#### Required action:
In the forum thread about installing a turbo, how does chimmike say to prime the turbo with oil before cranking the car?

# Boosting Tommorrow!.. Last Min Questionns



## SubaruBlue200sx (Mar 21, 2004)

ok.. so heres my update.. turbo is installed.. minus exhuast. and my front bumper lol gotta hack that bitch a bit tommorrow. a couple of things..
first.. theres now way my fans will fit in front of the koyo radiator..im thinkin it has to do with an accident i had a long time ago that might have shifted things forward a bit.. the rad is in.. my first question... i have the fan installed outside in between the IC and Rad. i know wes did this.. right now i have the one fan that came with the kit..if i cross the wires.. will that cause the fan to pull air instead of push?...
and im still uncertained how the wastegate actuator gets T into the car as well as the BOV. as well as how my Greddy profecb type S gets spliced in. if someone could please help me out.. with a good description.. this is all thats left and i can start my baby up.. tuesday she gets new exhaust and shes a done


----------



## wildmanee (Nov 21, 2004)

http://www.nissanperformancemag.com/december02/project200sx/

Read that article, might help you out a bit.
Specifically:


Profec B Installation 
1) Mount the solenoid valve control motor in a cool part of the engine bay, We chose the right side firewall. 

2) Drill two holes in the firewall about 3/8", use rubber grommets in the holes for protection. These holes will be used to run the electrical connector from the solenoid valve control motor to the control unit and the manifold pressure vacuum reference hose from the intake manifold to the control unit in the cabin. 

3) Install Control Unit in preferred area in the cabin, We installed ours just under the stereo head unit. Run red 12-volt ignition power to power source in fuse box and black ground to chassis. 

4) Run supplied input vacuum line from the solenoid valve control motor to the pressurized side of the turbo to the solenoid valve. 

5) Run supplied output vacuum line from the solenoid valve control motor to the wastegate.


----------



## chimmike (Oct 17, 2002)

uh, I would HIGHLY suggest you get the kit running without the boost controller before adding in that extra complication.

before cranking the car you must prime the turbo with oil. Do so by yanking the fuel pump fuse and cranking the engine for about 5-10 seconds. Then put the fuel pump fuse back in and start it up.


----------



## SubaruBlue200sx (Mar 21, 2004)

chimmike said:


> uh, I would HIGHLY suggest you get the kit running without the boost controller before adding in that extra complication.
> 
> before cranking the car you must prime the turbo with oil. Do so by yanking the fuel pump fuse and cranking the engine for about 5-10 seconds. Then put the fuel pump fuse back in and start it up.



oh yeah thats exactly what im gonna do.. but i was told to take out the ignition fuse and crank it to pressurize the system.. will that work?

as far as the vacuum lines. theres one nipple ont he intake pipe..that ususally connects to the canistor in the car.. does the wastegate actuator get T 'd into that. and then the blow off valve ..w ould that get T'd directly to the vaccuum line on the upper intake plenium?...and the boost gauge. where can i T that in. as of right now i have a T fitting on the upper intake plenium for my vaccum gauge. if i swap out that gauge with the boost gauge will that T i put in be accurate for boost?


----------

#### Supplied data:

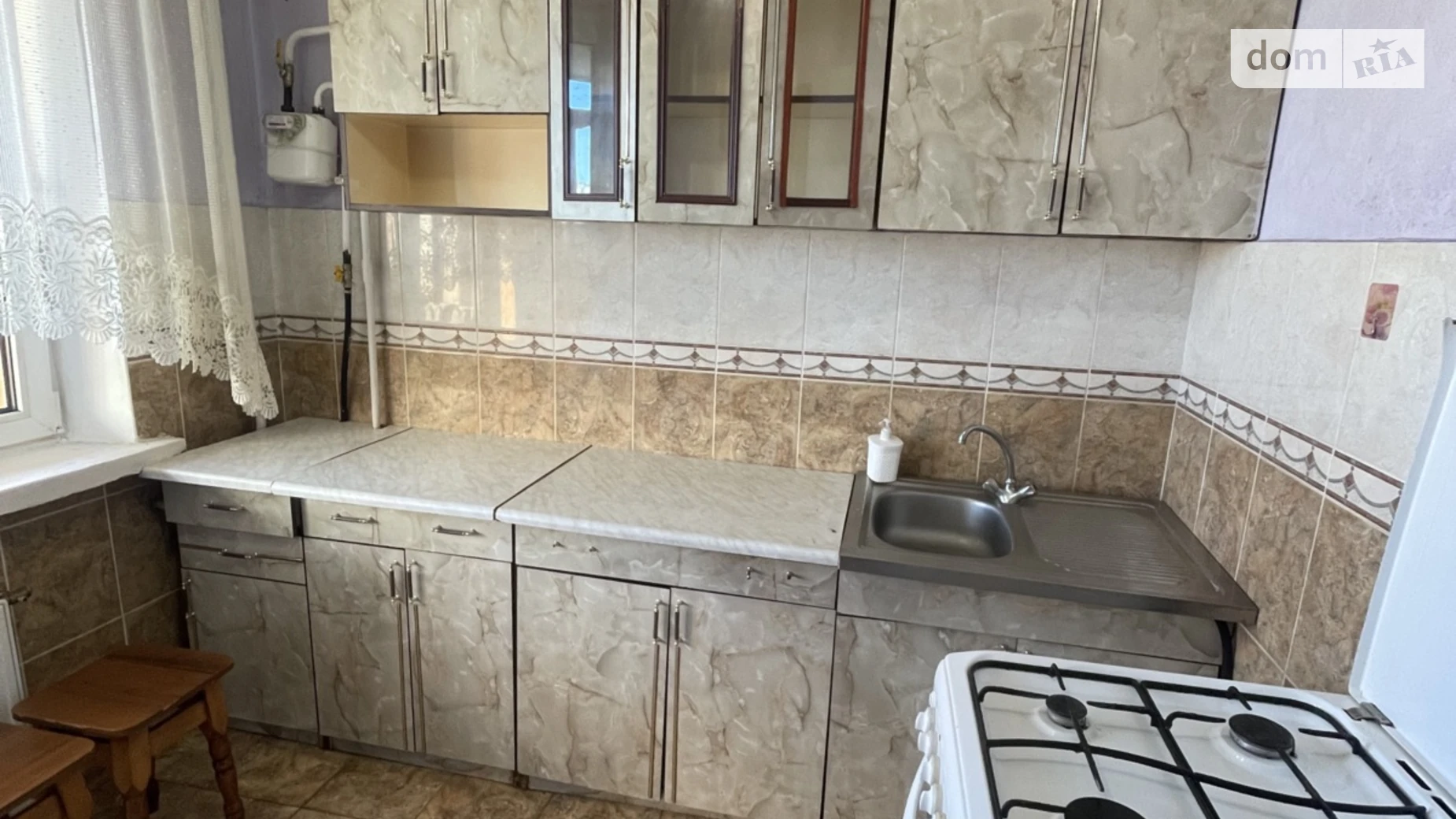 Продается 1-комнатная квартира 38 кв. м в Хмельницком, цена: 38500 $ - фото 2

--

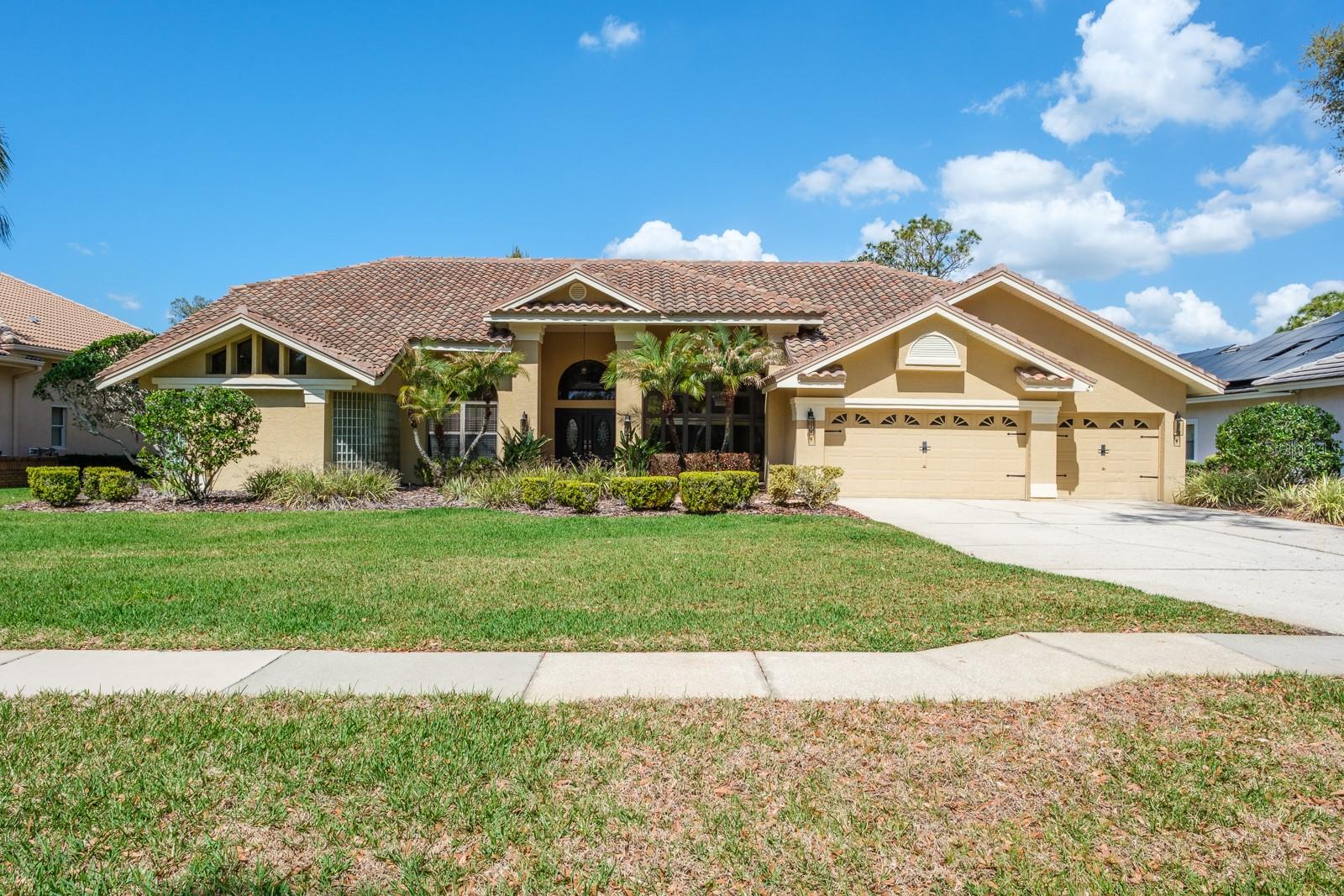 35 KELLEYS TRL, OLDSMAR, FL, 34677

#### Reply to the task:
Pull the fuel pump fuse, crank the engine for about 5-10 seconds, then put the fuse back in and start the car.